START Source text

Although olive resists a high degree of drought stress, the acclimation ability of olive plants to adjust to water deficit includes two mechanisms: avoidance and tolerance [3,4]. Among the innate acclimation mechanisms of plants are morphological and physiological leaf alterations; reduction of leaf size and number; biosynthesis and accumulation of compatible solutes (amino acids, proteins, sugars, methylated quaternary ammonium compounds, and organic acids); hormonal balance alteration (abscisic acid-ABA and ethylene); increase in ion efflux with high-affinity antiporters (salt overly sensitive-SOS1 and high-affinity potassium transporters-HKT); maintenance of reactive oxygen species (ROS) homeostasis, and decrease of photosynthetic rates [5,6]. Photosynthetic rates decrease mostly due to stomatal closure, but as water stress becomes severe, the inactivation of photosynthetic activity could be due not only to stomatal restrictions, but also to non-stomatal factors related to inhibition of primary photochemistry and electron transport in chloroplasts [7] as well as to the increase in reactive oxygen species (ROS) levels. When the absorbed light energy is not fully used by photosynthesis, it deviates to molecular oxygen, which is abundant in the chloroplasts [8] leading to ROS formation. ROS are highly reactive oxygen species constantly generated by cell organelles as a metabolic by-product; they function as signaling molecules, but their production is spiked upon stress, and plant normal metabolism is seriously disrupted [9].

Plants have a complex antioxidant system to cope with ROS involving enzymes and molecules [10]. The major enzymatic scavengers of ROS are superoxide dismutase (SOD), ascorbate peroxidase (APX), and catalase (CAT) [11]. In addition, plants contain several low-molecular-weight antioxidants, such as ascorbate, glutathione, and phenolic compounds, which are water-soluble, and tocopherol and carotenoids, which are lipid-soluble [12]. Although studies on the enzymatic antioxidant system of olive trees under water deficit have demonstrated that antioxidant enzymes play a major role in protecting olive leaf tissues against oxidative stress [13,14,15], the role of phenolic compounds on the water stress tolerance of olive trees has received limited attention [5].

As sessile organisms, olive plants have an active secondary metabolism to improve their adaptation to biotic and abiotic stress conditions [16]. The most characteristic secondary metabolites present in olive trees are iridoids, triterpenes, and phenolic compounds. These metabolites accumulate preferentially in leaves and their beneficial effects as antihypertensive for human health due to the coordinated effects of iridoids (oleuropein, oleacein, and ligustroside) and triterpenes (oleanolic acid) have been previously demonstrated [17,18,19]; their antitumor potential has also been reported [20].

As water stress is a relevant problem, plants have many innate mechanisms that regulate adaptation to stress. Biotechnological attempts to improve adaptations to water deficit with genetic modifications target the overexpression of different genes, as in Arabidopsis [21] or cereals, such as rice [22]. In woody plants like the olive tree with such a large cropping surface, genetic modification is not the best choice to improve adaptation. An alternative to genetic modification addressing several targets is the plants’ natural associates, soil microorganisms, especially, beneficial strains termed plant growth-promoting rhizobacteria (PGPR).

END Source text
START Data extract

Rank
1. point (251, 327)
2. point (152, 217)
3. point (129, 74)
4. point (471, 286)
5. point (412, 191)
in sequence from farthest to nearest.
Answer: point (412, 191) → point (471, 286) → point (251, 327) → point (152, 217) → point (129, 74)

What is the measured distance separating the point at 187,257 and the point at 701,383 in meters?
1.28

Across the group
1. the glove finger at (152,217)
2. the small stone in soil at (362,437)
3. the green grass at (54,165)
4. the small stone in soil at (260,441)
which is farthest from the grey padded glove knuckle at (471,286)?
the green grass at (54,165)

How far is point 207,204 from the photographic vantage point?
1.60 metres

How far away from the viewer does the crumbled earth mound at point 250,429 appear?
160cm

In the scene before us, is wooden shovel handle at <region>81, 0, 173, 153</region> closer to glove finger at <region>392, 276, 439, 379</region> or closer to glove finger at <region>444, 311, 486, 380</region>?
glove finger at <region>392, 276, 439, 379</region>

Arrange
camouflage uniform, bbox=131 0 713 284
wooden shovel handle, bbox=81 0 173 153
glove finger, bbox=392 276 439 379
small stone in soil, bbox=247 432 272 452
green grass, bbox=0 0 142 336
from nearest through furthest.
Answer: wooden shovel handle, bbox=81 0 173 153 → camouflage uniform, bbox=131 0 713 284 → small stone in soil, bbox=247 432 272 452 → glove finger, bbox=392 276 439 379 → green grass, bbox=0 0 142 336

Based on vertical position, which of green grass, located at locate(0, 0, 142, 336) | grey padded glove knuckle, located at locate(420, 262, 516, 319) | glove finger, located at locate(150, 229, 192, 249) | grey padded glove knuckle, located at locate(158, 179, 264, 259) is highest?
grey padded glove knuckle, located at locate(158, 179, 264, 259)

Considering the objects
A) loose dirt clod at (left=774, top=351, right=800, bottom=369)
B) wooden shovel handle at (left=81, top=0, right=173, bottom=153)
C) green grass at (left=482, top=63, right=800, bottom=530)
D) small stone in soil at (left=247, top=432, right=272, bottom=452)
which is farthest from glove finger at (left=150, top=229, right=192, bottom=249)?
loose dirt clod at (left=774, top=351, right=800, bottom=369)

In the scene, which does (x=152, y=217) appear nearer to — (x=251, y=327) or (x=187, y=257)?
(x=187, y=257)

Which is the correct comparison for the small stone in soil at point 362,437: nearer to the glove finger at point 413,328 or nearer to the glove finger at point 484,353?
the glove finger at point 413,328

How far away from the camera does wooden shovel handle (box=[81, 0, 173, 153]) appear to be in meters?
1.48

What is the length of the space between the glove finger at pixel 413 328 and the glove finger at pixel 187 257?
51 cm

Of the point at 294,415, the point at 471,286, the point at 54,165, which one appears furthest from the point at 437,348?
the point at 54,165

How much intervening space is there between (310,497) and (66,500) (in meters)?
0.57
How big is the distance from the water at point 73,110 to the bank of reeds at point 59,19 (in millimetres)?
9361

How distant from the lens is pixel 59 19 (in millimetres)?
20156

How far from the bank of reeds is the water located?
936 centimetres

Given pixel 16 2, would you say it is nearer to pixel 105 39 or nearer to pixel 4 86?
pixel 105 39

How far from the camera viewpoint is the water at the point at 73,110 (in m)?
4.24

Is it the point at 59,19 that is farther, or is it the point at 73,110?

END Data extract

● Exercise instructions:
a) According to the passage on olive drought stress, which enzymes are the major enzymatic scavengers of ROS?
b) Resume the passage on olive drought stress after its final sentence.
The items are separate material, unrelated to the passage on olive drought stress.

● Expected responses:
a) Superoxide dismutase (SOD), ascorbate peroxidase (APX), and catalase (CAT).

b)
The term plant growth-promoting rhizobacteria was coined by Kloepper et al. in 1980 [23] to refer to free-living bacteria that inhabit the rhizosphere, which is the soil closely related to the roots. The mechanisms by which these PGPR improve plant fitness have been largely reviewed [24,25]; PGPR affects plant external factors such as nutrient mobilization or biocontrol of soil microorganisms, or alter internal metabolism by affecting endogenous hormonal balance or systemic induction of metabolism at different levels, like photosynthesis or secondary metabolism. Thus, the role of beneficial rhizobacteria to trigger secondary metabolism appears as a promising alternative to increase the levels of bioactive secondary metabolites [26,27,28,29], protect against biotic stress [30] and other frequent situations in agriculture [31]. More precisely, protection against salt stress can be enhanced by beneficial rhizobacteria by boosting the ROS-scavenging system, increasing compatible solute concentration, such as proline or soluble sugars, or improving photosynthesis and water use efficiency [6].

Therefore, the use of beneficial rhizobacteria capable of modulating secondary metabolism pathways of plants appears as a biotechnological tool with great potential for this purpose. The application of beneficial strains to improve adaptation to abiotic stress has been widely shown for different species, either woody or herbaceous crops, targeting many mechanisms simultaneously [6] and therefore, with great chances of success. To our knowledge, no studies have been undertaken specifically on olive plants to improve adaptation to salt stress with beneficial rhizobacteria, paying specific attention to bioactive molecules accumulated in leaves; furthermore, if bioactives accumulate in leaves, pruning residues can be transformed into a valuable side product, to obtain enriched extracts with antihypertensive potential. Our rationale is that inoculating the olive trees with beneficial rhizobacteria would simultaneously trigger secondary metabolism pathways as well as other mechanisms also involved in abiotic stress adaptation. We selected 10 bacterial strains from a previous screening in Pinus rhizosphere [32] to evaluate their ability to improve olive tree adaptation to salt stress and enhance bioactive contents. To achieve this objective, photosynthesis was measured after 12 months of inoculations on plantlets grown in high saline conditions, photosynthetic pigments, osmolites (soluble sugars, proline), ROS scavenging enzymes (SOD, APX), and antioxidant molecules (phenols, flavonols, and oleouropein) were analyzed as markers of the overall fitness of the plant.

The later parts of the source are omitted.